╭─ Entries shown
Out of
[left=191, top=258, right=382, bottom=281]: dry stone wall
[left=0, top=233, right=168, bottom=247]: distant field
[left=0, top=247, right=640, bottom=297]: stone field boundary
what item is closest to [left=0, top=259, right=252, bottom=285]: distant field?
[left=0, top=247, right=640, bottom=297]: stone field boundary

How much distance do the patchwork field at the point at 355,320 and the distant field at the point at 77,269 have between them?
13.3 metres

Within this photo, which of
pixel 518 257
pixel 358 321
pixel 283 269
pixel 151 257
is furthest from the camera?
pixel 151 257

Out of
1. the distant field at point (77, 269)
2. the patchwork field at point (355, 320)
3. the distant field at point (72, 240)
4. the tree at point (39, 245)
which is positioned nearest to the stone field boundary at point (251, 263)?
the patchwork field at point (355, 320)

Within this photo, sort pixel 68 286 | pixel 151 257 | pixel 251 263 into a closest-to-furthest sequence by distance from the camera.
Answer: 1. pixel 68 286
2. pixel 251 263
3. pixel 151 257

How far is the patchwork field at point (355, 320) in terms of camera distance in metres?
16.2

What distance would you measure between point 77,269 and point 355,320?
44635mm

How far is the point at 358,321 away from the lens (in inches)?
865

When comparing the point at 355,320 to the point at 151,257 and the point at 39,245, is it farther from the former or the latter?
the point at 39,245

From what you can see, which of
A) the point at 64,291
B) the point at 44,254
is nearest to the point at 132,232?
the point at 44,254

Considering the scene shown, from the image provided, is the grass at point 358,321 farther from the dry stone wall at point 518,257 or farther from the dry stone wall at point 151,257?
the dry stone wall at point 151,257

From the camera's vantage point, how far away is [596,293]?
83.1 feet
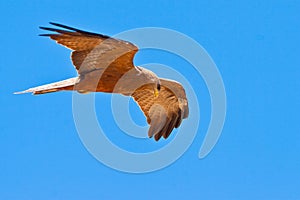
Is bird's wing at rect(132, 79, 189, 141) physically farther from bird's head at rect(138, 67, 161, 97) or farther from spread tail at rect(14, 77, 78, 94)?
spread tail at rect(14, 77, 78, 94)

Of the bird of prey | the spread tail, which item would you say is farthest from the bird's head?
the spread tail

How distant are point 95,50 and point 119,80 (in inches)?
29.8

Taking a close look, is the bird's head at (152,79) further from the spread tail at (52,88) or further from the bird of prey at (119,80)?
the spread tail at (52,88)

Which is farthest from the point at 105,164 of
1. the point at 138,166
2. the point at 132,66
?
the point at 132,66

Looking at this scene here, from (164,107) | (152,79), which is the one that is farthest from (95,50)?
(164,107)

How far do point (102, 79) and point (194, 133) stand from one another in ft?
6.09

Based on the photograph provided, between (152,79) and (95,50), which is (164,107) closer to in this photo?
(152,79)

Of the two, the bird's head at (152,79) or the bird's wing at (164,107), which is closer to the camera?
the bird's head at (152,79)

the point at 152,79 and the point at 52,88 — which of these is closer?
the point at 52,88

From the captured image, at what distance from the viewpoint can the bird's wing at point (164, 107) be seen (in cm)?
1340

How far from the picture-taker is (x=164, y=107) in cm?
1380

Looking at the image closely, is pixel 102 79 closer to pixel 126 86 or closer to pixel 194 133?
pixel 126 86

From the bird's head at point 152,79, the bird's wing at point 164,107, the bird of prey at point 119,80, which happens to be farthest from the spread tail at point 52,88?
the bird's wing at point 164,107

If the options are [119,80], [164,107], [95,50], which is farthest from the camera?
[164,107]
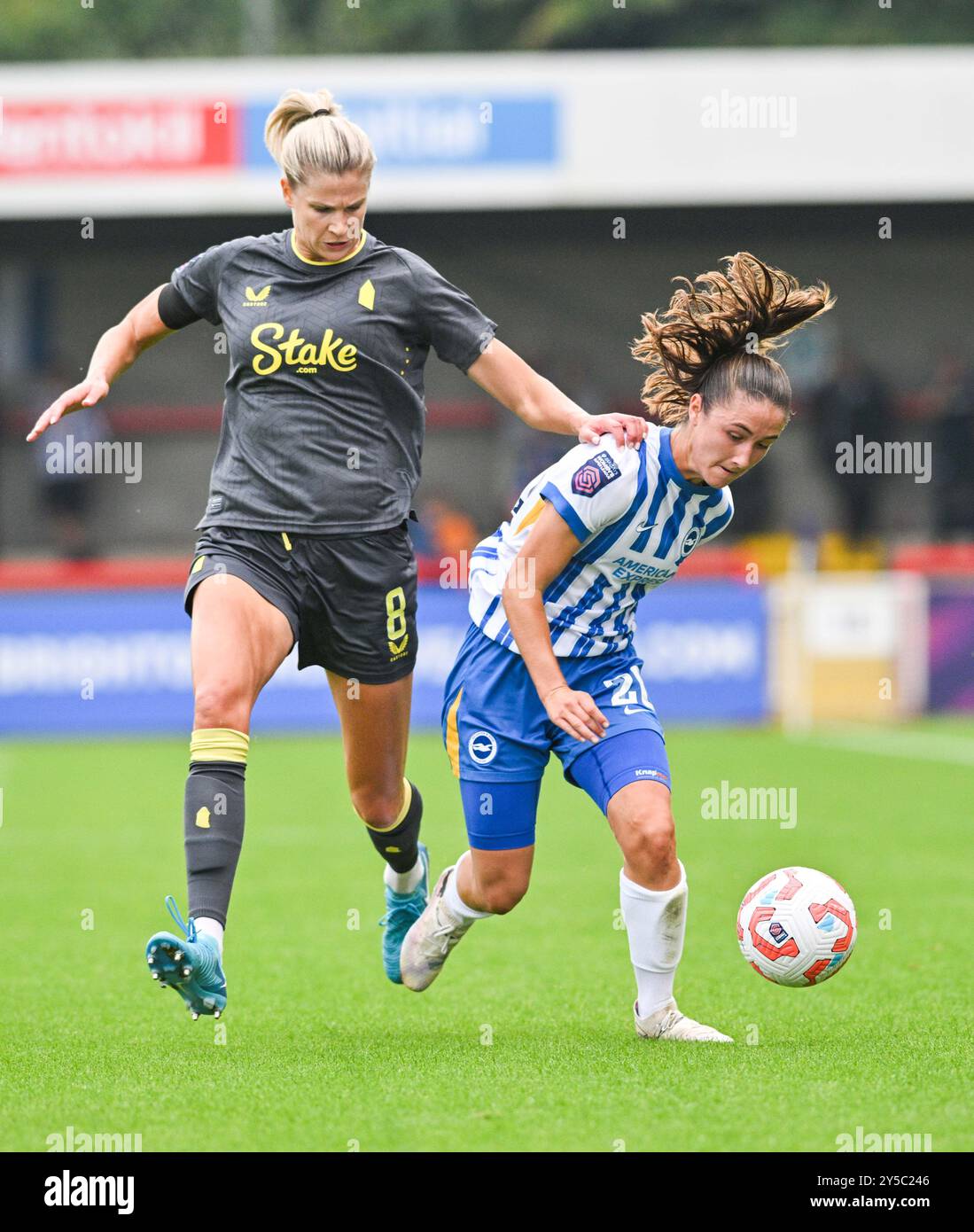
╰─
> Goal
Rewrite all the items above, changing every "bird of prey" to "raptor" and keeping everything else the same. Leave the pictures out.

> Answer in full
Out of
[left=191, top=258, right=382, bottom=281]: dry stone wall
[left=0, top=233, right=168, bottom=247]: distant field
[left=0, top=247, right=640, bottom=297]: stone field boundary
what item is closest to [left=0, top=259, right=252, bottom=285]: distant field?
[left=0, top=247, right=640, bottom=297]: stone field boundary

How much distance do the patchwork field at the point at 355,320 and the distant field at the point at 77,269 have between them?
13.3 metres

Within this photo, which of
pixel 518 257
pixel 358 321
pixel 283 269
pixel 151 257
is furthest from the camera?
pixel 151 257

Out of
1. the distant field at point (77, 269)
2. the patchwork field at point (355, 320)
3. the distant field at point (72, 240)
4. the tree at point (39, 245)
which is positioned nearest to the stone field boundary at point (251, 263)?
the patchwork field at point (355, 320)

Within this photo, sort pixel 68 286 | pixel 151 257 | pixel 251 263 into a closest-to-furthest sequence by distance from the camera.
Answer: 1. pixel 68 286
2. pixel 251 263
3. pixel 151 257

How far is the patchwork field at point (355, 320) in terms of camera distance in metres?
16.2

What distance would you measure between point 77,269 and point 355,320?
44635mm

How far is the point at 358,321 away from the lens (in inches)?
865

When comparing the point at 355,320 to the point at 151,257 and the point at 39,245, is it farther from the former or the latter?
the point at 39,245

From what you can see, which of
A) the point at 64,291
B) the point at 44,254
is nearest to the point at 132,232?
the point at 44,254

Considering the scene shown, from the image provided, is the grass at point 358,321 farther from the dry stone wall at point 518,257 or farther from the dry stone wall at point 151,257?
the dry stone wall at point 151,257

From the camera's vantage point, how far away is [596,293]?
83.1 feet
Is bird's wing at rect(132, 79, 189, 141) physically farther from bird's head at rect(138, 67, 161, 97) or farther from spread tail at rect(14, 77, 78, 94)?
spread tail at rect(14, 77, 78, 94)

Of the raptor | the spread tail, which item would you say is farthest from the bird's head?
the spread tail

How distant are point 95,50 and point 119,80 (in inches)?
29.8

Taking a close look, is the bird's head at (152,79) further from the spread tail at (52,88) or further from the raptor at (119,80)?
the spread tail at (52,88)

Which is farthest from the point at 105,164 of
1. the point at 138,166
2. the point at 132,66
?
the point at 132,66

Looking at this scene here, from (164,107) | (152,79), which is the one that is farthest from (95,50)?
(164,107)

How far do point (102, 79) and point (194, 133) stand from one another in ft?
6.09

Based on the photograph provided, between (152,79) and (95,50), which is (164,107) closer to in this photo?
(152,79)

Of the two, the bird's head at (152,79) or the bird's wing at (164,107), which is closer to the camera?
the bird's head at (152,79)

the point at 152,79 and the point at 52,88 — which of these is closer?
the point at 52,88

From the captured image, at what distance from the viewpoint can the bird's wing at point (164, 107) be seen (in cm)?
1340

How far from the picture-taker is (x=164, y=107) in cm?
1380

Looking at the image closely, is pixel 102 79 closer to pixel 126 86 or closer to pixel 194 133?
pixel 126 86

From the bird's head at point 152,79, the bird's wing at point 164,107, the raptor at point 119,80, which happens to be farthest from the spread tail at point 52,88?
the bird's wing at point 164,107

If the options are [119,80], [164,107], [95,50], which is farthest from the camera?
[164,107]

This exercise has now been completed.